Business jet cycles in June were flat in the U.S. and 11 percent higher in Europe, according to the latest Business Jet Activity Tracker from Barclays Equity Research. It estimates that combined U.S. European and U.S. business jet cycles rose 2 percent year-over-year in June and were 4 percent higher on a rolling 12-month basis.
Overall, the firm’s U.S. aerospace and defense analyst, David Strauss, is upbeat on the business jet segment, saying, “After nearly a decade at trough levels, key business jet market indicators now all signal improvement, including much lower used inventory levels along with stable used pricing, increasing flight activity, and higher corporate capital expenditures.”

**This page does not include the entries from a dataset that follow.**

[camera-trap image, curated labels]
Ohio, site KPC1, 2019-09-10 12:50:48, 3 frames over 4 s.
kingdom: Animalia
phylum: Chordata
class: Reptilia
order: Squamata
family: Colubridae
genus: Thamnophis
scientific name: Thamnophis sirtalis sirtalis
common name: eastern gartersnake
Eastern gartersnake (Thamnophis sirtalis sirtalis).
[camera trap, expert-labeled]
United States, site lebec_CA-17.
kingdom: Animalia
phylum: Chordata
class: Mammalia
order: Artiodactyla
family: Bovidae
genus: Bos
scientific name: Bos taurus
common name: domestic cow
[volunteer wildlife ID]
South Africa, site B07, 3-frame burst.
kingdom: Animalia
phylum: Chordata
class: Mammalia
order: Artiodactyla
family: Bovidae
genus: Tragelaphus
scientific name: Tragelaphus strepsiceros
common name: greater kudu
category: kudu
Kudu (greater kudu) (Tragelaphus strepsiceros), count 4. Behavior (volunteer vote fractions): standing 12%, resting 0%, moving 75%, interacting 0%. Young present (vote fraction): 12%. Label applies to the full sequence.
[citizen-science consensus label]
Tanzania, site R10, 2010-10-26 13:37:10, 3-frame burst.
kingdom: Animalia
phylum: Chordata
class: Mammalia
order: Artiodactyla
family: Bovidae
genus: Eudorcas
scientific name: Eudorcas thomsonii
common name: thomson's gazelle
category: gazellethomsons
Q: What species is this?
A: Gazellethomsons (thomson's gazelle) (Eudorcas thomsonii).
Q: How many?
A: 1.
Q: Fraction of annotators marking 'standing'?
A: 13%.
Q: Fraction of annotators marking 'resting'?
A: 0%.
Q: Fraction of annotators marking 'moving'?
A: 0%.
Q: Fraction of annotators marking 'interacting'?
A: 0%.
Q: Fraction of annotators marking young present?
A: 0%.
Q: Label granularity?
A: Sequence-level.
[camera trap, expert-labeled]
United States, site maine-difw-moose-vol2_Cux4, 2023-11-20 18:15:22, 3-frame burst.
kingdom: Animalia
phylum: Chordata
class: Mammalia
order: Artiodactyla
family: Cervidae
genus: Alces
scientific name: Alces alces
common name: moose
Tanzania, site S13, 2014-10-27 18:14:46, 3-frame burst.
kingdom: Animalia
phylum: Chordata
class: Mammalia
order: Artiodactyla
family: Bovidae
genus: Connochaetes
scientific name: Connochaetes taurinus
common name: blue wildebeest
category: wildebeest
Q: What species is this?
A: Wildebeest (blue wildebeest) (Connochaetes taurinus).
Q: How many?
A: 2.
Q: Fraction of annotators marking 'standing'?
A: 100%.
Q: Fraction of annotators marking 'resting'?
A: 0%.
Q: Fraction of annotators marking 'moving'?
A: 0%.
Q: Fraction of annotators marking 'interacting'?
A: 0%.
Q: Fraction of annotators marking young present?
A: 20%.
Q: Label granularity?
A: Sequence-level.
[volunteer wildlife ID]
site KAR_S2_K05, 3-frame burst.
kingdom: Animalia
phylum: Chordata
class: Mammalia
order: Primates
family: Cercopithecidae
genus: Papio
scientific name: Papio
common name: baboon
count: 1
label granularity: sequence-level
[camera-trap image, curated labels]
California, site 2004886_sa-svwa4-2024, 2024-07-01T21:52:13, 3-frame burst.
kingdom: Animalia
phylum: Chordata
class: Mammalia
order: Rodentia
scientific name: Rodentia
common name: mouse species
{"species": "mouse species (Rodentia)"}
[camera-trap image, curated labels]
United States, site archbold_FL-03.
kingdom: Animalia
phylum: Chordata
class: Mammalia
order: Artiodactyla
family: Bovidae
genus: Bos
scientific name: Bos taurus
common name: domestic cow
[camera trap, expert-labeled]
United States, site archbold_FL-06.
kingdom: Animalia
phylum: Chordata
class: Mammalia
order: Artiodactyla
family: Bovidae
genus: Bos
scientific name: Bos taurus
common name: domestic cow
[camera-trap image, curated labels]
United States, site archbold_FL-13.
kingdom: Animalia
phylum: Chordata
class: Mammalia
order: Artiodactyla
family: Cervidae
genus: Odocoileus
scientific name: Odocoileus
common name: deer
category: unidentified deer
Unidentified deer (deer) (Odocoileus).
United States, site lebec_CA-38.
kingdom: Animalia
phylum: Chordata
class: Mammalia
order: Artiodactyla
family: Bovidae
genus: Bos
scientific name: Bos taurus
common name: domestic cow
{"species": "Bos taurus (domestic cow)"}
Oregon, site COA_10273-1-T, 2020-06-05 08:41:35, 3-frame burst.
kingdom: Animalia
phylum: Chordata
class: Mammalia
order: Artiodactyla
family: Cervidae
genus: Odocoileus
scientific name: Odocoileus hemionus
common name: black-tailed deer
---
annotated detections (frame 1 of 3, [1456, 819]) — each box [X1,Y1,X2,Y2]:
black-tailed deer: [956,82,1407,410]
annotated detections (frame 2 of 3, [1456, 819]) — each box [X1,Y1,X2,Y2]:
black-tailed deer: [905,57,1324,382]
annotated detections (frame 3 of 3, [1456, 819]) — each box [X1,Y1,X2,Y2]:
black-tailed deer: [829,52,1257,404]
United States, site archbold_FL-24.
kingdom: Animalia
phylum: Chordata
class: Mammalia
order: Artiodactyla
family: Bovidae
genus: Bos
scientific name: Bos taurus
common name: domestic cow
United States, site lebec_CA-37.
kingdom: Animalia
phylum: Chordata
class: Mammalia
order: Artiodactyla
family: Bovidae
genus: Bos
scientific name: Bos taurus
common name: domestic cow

On a rolling 12-month basis, U.S. flights increased 3 percent, though cycles on a seasonally adjusted basis were down 2 percent in June. “While seasonally adjusted cycles are about 40 percent higher from the bottom in 2009 and roughly in line with pre-crisis levels, we estimate average daily utilization remains low due to continued fleet growth,” Strauss said. Meanwhile, European business jet activity climbed 7 percent on a rolling 12-month basis, but overall cycles are still 20 percent below pre-crisis levels, the report notes.
By aircraft category, Barclays said midsize and large-cabin jet cycles have “fully recovered” to pre-financial-crisis levels, but added that light jet activity still remains 18 percent below the peak.